How To RFP A Third Party Logistics Provider
7 tips before you send out an RFP to a third party logistics provider
Sending an RFP to a third party logistic provider is generally not very different from RFPing any other service provider. Your RFP will need to describe your company, its general needs and the specific services that it requires to fill those needs. Bear in mind, though, that a 3PL provider plays a different role in your business than many of the other vendors that you deal with. The nature of third party logistics means that it may need to tightly integrate into your business while also offering multiple services. With this in mind, here are seven tips to keep in mind as you prepare to send out RFPs:
-Build a team to build your RFP. For the RFP process to successfully find the right third party logistics provider, you will generally need to include all of the stakeholders in your company. This way, you’ll have a complete sense of.
-Provide enough information to bid. It’s reason to expect your 3PL company to know the logistics industry, but the company probably won’t know your company, its issues and its needs. The more information that you give in your RFP, the better the job that the companies will be able to do in preparing a comprehensive and accurate bid. It will also make it easier for you to compare bids from multiple companies if they’re all based on the same data instead of being based on differing sets of assumptions.
-Ask intelligent questions. In addition to asking for a specific bid tied to your needs, you may want to add in some questions that will help you gauge how the 3PL company does business and how it works with its clients.
-Create a sense of exclusivity. If the companies that receive your RFP know that they’re one of a small group of pre-vetted candidates, they’re more likely to take the time to prepare a meaningful response.
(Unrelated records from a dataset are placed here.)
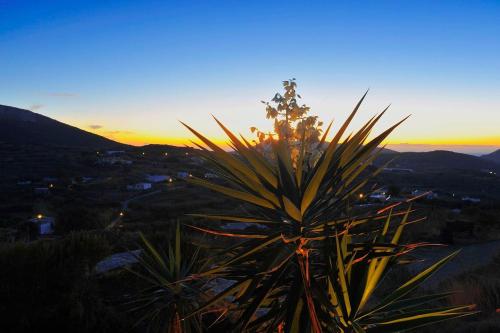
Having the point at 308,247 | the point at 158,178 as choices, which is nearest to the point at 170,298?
the point at 308,247

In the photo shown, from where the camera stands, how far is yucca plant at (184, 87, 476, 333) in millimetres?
2154

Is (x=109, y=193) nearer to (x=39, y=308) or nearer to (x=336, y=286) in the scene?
(x=39, y=308)

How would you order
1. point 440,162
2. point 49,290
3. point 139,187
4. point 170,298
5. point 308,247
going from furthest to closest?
1. point 440,162
2. point 139,187
3. point 49,290
4. point 170,298
5. point 308,247

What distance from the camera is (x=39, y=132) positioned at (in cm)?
11819

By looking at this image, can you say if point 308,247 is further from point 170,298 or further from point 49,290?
point 49,290

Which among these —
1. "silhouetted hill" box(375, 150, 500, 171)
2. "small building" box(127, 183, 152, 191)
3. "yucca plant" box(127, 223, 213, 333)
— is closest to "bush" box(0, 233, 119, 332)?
"yucca plant" box(127, 223, 213, 333)

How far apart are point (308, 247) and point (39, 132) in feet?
442

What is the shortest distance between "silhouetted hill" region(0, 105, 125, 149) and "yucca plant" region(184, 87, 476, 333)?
115267 millimetres

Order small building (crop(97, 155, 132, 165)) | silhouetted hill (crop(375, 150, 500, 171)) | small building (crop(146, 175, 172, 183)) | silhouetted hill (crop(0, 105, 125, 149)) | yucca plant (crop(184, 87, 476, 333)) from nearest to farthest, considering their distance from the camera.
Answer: yucca plant (crop(184, 87, 476, 333))
small building (crop(146, 175, 172, 183))
small building (crop(97, 155, 132, 165))
silhouetted hill (crop(0, 105, 125, 149))
silhouetted hill (crop(375, 150, 500, 171))

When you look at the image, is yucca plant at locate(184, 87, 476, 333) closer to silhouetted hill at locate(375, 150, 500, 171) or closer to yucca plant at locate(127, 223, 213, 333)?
yucca plant at locate(127, 223, 213, 333)

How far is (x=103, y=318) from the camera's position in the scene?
538 centimetres

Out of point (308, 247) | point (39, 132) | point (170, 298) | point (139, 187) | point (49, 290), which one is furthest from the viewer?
point (39, 132)

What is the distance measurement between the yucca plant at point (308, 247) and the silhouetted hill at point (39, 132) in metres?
115

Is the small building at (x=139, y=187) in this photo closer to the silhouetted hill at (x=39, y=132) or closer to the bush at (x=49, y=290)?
the bush at (x=49, y=290)
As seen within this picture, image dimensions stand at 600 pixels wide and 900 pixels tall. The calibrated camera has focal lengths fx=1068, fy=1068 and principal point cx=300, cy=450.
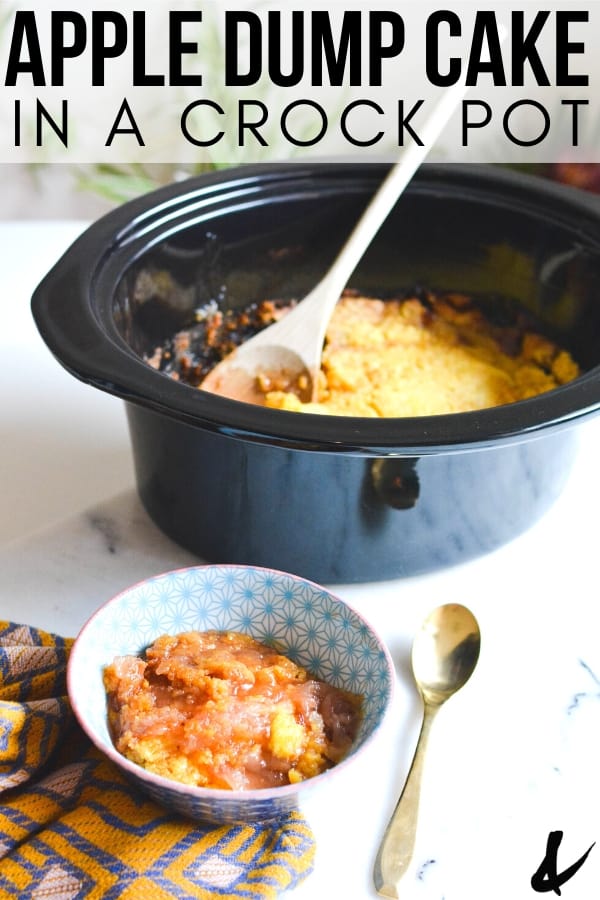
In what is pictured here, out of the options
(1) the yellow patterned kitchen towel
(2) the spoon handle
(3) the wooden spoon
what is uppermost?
(3) the wooden spoon

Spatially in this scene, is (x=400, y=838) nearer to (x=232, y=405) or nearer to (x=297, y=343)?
(x=232, y=405)

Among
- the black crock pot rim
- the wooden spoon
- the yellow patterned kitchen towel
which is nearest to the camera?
the yellow patterned kitchen towel

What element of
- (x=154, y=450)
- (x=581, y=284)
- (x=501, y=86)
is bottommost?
A: (x=154, y=450)

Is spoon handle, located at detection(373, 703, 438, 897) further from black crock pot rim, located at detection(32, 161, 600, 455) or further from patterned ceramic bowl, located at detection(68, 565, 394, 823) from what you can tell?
black crock pot rim, located at detection(32, 161, 600, 455)

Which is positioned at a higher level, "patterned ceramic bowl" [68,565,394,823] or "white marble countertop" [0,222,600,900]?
"patterned ceramic bowl" [68,565,394,823]

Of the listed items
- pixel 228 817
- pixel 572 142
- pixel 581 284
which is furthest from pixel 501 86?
pixel 228 817

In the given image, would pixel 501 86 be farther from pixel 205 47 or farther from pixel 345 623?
pixel 345 623

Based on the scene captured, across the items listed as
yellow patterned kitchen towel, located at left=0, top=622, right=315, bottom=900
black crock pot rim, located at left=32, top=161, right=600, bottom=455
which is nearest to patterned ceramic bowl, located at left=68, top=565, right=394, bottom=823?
yellow patterned kitchen towel, located at left=0, top=622, right=315, bottom=900
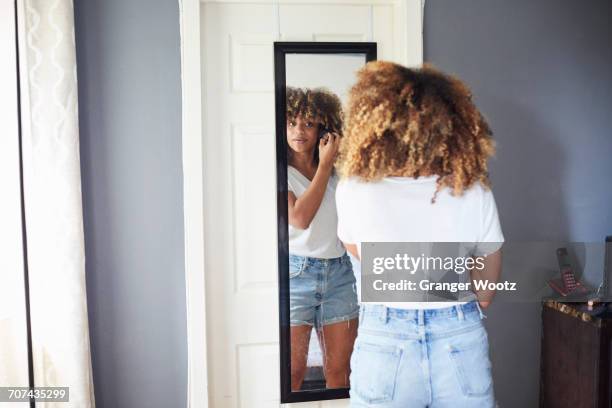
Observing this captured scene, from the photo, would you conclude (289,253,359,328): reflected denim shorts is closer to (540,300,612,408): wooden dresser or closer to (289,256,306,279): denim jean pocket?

-Keep the process as quiet as possible. If your existing provider of third party logistics services finds out that his job is out for bid, your company’s service could be interrupted. This is doubly important if you’re planning to transition supply chain employees away from your company. At the same time, keeping both the RFP and the responses confidential will help you and the vendors to freely exchange information without having to worry about it ending up in the wrong hands at the end of the process.
-Set reasonable time frames. If you have a complicated and detailed RFP, a 3PL won’t be able to respond in a day or two. Give them time to do a good job for you.
-Realize the limitations of the RFP process. While judging a company based on its response is part of the process, what you get on paper from its sales team may be very different from what you see when you visit its location or when its team comes to yours. The right third party logistics provider looks as good in person as it does on paper.